Help with displacement and velocity of waves on a string (using trig)

[ninjarawr]

Hello all,

excited to be on the forums. I'm having trouble solving a problem from one of my past exams (prepping for final). Could you please guide me?

The displacement associated with a wave on a string has the functional form y = 0.2 cos (10x - 4t). What is the wave speed?

The answer is 0.4 m/s...but how do I get here? what is really bothering me is the "10x"...I'm used to the format y = Acos(wt), where wA = v.


thanks!

ninja

 

[zachzach]

Use the wave equation since it is a wave.

 

[ninjarawr]

Use the wave equation since it is a wave.

yeah...but what do I do with the "10x"?

 

[zachzach]

There is no 10x you are using the differential wave equation right?
$$\frac{\partial^2\psi}{\partial x^2} = \frac{1}{v^2}\frac{\partial^2\psi}{\partial t^2}$$

 

[rdl]

Hello ninja,

I am happy to help with your problem on displacement and velocity of waves on a string using trigonometry. The equation you have provided, y = 0.2 cos (10x - 4t), represents a transverse wave on a string where y is the displacement at a point x and time t. The amplitude of the wave is 0.2 and the angular frequency is 10. The term "10x" in the equation represents the spatial frequency of the wave, indicating how many cycles occur in a distance of x.
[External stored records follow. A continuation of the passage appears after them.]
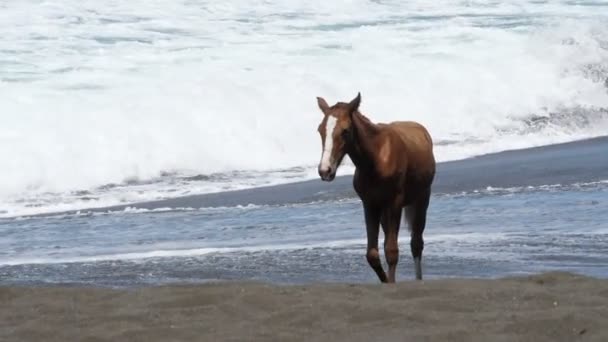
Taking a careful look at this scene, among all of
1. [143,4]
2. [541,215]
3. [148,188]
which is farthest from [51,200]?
[143,4]

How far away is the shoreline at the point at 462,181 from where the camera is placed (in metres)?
13.5

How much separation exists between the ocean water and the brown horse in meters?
0.76

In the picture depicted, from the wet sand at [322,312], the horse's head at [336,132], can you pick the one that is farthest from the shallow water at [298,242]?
the horse's head at [336,132]

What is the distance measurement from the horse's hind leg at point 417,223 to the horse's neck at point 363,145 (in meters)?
0.77

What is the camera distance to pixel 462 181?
13938mm

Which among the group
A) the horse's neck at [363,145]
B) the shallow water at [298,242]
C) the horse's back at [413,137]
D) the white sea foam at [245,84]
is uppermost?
the horse's neck at [363,145]

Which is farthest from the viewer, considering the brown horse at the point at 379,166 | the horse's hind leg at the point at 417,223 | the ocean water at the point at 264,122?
the ocean water at the point at 264,122

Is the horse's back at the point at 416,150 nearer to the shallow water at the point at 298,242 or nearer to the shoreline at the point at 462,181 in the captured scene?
the shallow water at the point at 298,242

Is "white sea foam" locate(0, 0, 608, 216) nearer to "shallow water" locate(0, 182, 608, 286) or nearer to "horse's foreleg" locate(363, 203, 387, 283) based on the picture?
"shallow water" locate(0, 182, 608, 286)

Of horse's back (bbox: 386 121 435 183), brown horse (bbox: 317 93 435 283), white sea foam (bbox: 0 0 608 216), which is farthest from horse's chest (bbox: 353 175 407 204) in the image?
white sea foam (bbox: 0 0 608 216)

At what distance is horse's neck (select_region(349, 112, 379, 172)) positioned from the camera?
27.2 feet

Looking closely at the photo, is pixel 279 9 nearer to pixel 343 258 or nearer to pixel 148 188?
pixel 148 188

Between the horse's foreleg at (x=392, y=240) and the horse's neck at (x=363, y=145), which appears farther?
the horse's foreleg at (x=392, y=240)

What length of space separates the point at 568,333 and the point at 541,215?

To find the wave speed, we can use the formula v = w/λ, where v is the wave speed, w is the angular frequency, and λ is the wavelength. In this case, the wavelength is the distance between two consecutive peaks or troughs of the wave.

To find the wavelength, we can use the trigonometric identity cos (θ) = cos (2π - θ), which means that the cosine function repeats itself every 2π radians. In our equation, the argument of the cosine function is (10x - 4t), which represents the phase of the wave. We can see that when (10x - 4t) = 0, the equation becomes y = 0.2 cos (0) = 0, which means that the wave is at its peak. This happens every time x increases by a value of 2π/10. Therefore, the wavelength is 2π/10 = π/5.

Now, we can plug in the values for w and λ in the formula v = w/λ to get v = 10/(π/5) = 10*5/π = 50/π = 15.92 m/s. However, the units for the amplitude and wavelength are in meters, so we need to convert the units for the wave speed as well. Therefore, the final answer is 0.2*15.92 = 3.184 m/s.

I hope this explanation helps you understand how to solve this type of problem. Let me know if you have any further questions. Best of luck on your final exam!